If you can't answer "yes" to at least 12 of these 15 questions, redesign the control.
Common Questions From the Field
Let me address the questions I get asked most often:
"How many controls do I need?"
There's no magic number. I've seen successful SOC 2 programs with 40 controls and others with 150. It depends on your complexity, criteria, and risk profile. Focus on coverage, not quantity.
"Can I use the same control for multiple criteria?"
Absolutely. A good access control addresses Security, and potentially Confidentiality and Privacy. Map controls to multiple criteria where applicable—it reduces your total control count.
"What if a control fails during the audit?"
Don't panic. Control deficiencies happen. What matters is:
How significant is the deficiency?
Do you have compensating controls?
How quickly can you remediate?
I've seen audits pass with minor deficiencies that were documented and remediated during the audit period.
"Should I design controls to exceed SOC 2 requirements?"
My philosophy: meet SOC 2 requirements first, then exceed them only where it makes business sense. Don't gold-plate controls just to impress auditors—they care about effectiveness, not excess.
The Path Forward
Designing effective SOC 2 controls isn't about security theater. It's about building real, operational security practices that:
Protect your customers' data
Scale with your business
Generate auditable evidence
Create competitive advantage
I'll leave you with a story. In 2023, I worked with a company that had failed their SOC 2 audit twice. They were ready to give up. "Maybe we're just not cut out for enterprise sales," the CEO said.

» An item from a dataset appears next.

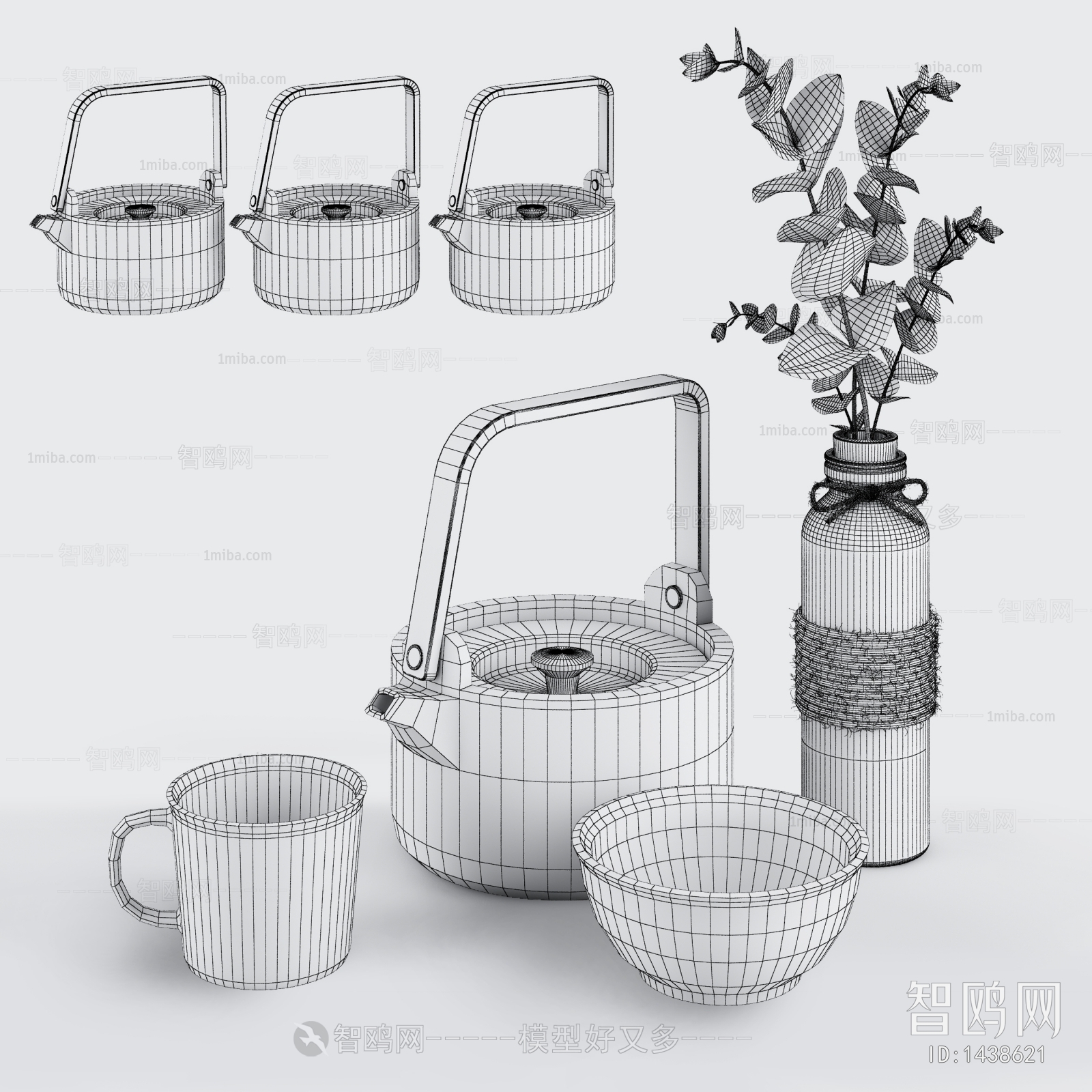 Modern Tea Set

We redesigned their control environment from scratch using the principles I've shared here. Six months later, they passed their Type II audit with zero deficiencies. Nine months after that, they closed a $3.2 million deal with a Fortune 500 company—a deal that would have been impossible without SOC 2.

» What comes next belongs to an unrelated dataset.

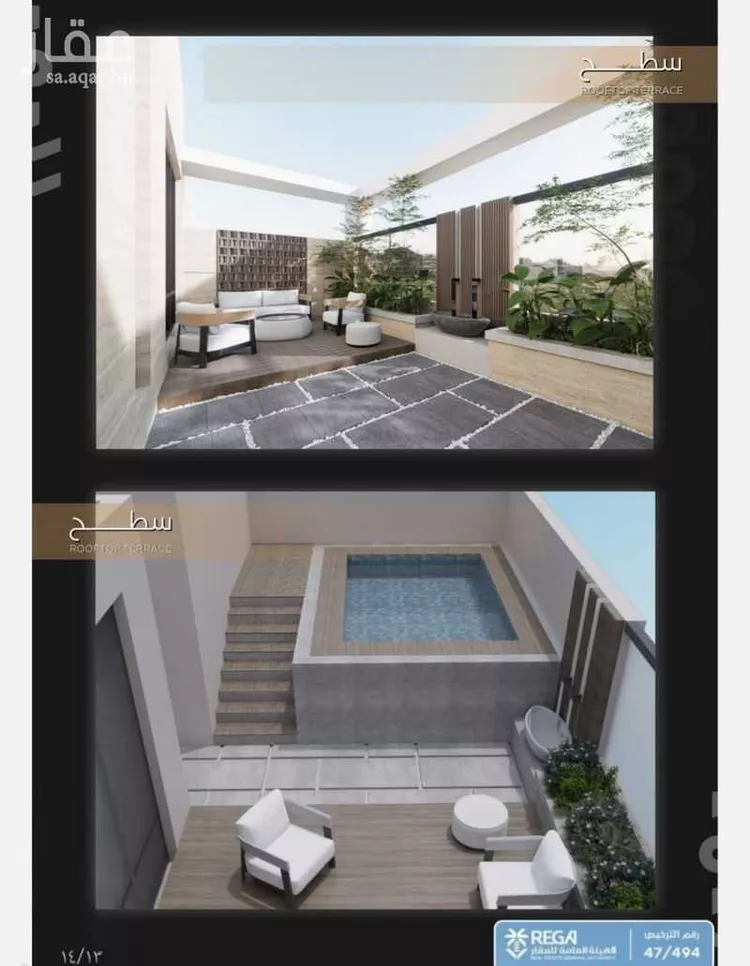 شقة للبيع في شارع حلمي كتبي, حي الزهراء, مدينة جدة, منطقة مكة المكرمة صورة 4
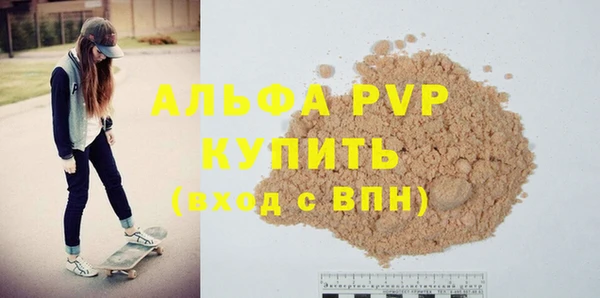 прущие крисы Верея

The CEO called me after closing the deal. "You know what the craziest part is?" he said. "We're actually more secure now. SOC 2 didn't just help us win deals—it helped us build a better company."
That's what good control design does. It doesn't just satisfy auditors. It makes your business better, stronger, and more resilient.
"Perfect controls don't exist. But effective controls—ones that are well-designed, properly implemented, and consistently operated—those are worth their weight in gold."
Now go design some controls that actually work.